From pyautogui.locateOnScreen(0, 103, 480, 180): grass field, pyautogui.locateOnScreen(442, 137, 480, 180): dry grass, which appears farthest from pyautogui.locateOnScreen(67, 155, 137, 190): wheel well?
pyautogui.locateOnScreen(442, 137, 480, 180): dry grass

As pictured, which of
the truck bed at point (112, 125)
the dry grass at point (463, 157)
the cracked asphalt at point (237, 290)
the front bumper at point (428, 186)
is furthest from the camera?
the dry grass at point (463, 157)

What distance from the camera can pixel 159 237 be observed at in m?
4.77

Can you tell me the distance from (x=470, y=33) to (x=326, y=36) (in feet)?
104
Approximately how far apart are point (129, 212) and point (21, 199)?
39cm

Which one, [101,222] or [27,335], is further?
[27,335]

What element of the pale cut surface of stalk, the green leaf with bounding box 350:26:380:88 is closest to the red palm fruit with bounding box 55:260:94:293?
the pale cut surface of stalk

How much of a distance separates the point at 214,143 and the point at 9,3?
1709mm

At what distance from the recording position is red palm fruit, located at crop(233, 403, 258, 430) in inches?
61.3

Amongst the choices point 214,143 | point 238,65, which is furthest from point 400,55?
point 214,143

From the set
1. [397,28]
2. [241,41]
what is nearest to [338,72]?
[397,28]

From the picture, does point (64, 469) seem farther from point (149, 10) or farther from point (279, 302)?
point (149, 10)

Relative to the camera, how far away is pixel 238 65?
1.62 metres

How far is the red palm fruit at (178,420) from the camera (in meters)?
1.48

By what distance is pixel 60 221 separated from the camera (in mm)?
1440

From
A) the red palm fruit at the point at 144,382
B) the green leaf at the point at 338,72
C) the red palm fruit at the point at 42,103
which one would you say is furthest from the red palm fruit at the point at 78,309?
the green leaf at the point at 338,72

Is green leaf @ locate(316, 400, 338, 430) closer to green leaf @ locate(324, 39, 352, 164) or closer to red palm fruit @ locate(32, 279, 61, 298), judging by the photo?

▬▬▬

**Written task:**
Retype nothing except the lines from the line holding "As pictured, which of" through the last line of the entries, both included.

**Correct answer:**
As pictured, which of
the truck bed at point (112, 125)
the dry grass at point (463, 157)
the cracked asphalt at point (237, 290)
the front bumper at point (428, 186)
is furthest from the camera?
the dry grass at point (463, 157)

What distance from the camera can pixel 159 237 be observed at in m?
4.77

Can you tell me the distance from (x=470, y=33) to (x=326, y=36) (in feet)?
104
Approximately how far apart are point (129, 212) and point (21, 199)?
39cm

Which one, [101,222] or [27,335], is further?
[27,335]

What element of the pale cut surface of stalk, the green leaf with bounding box 350:26:380:88 is closest to the red palm fruit with bounding box 55:260:94:293?
the pale cut surface of stalk

How much of a distance separates the point at 214,143 and the point at 9,3?
1709mm

At what distance from the recording position is red palm fruit, located at crop(233, 403, 258, 430) in inches?
61.3

Amongst the choices point 214,143 | point 238,65, which is furthest from point 400,55?
point 214,143

From the set
1. [397,28]
2. [241,41]
what is nearest to [338,72]?
[397,28]

From the picture, does point (64, 469) seem farther from point (149, 10) or farther from point (279, 302)?
point (149, 10)

Relative to the camera, how far away is pixel 238 65?
1.62 metres

How far is the red palm fruit at (178,420) from the camera (in meters)?
1.48

By what distance is pixel 60 221 separated from the camera (in mm)?
1440

From
A) the red palm fruit at the point at 144,382
B) the green leaf at the point at 338,72
C) the red palm fruit at the point at 42,103
which one would you say is furthest from the red palm fruit at the point at 78,309?
the green leaf at the point at 338,72

Is green leaf @ locate(316, 400, 338, 430) closer to green leaf @ locate(324, 39, 352, 164) or closer to red palm fruit @ locate(32, 279, 61, 298), judging by the photo?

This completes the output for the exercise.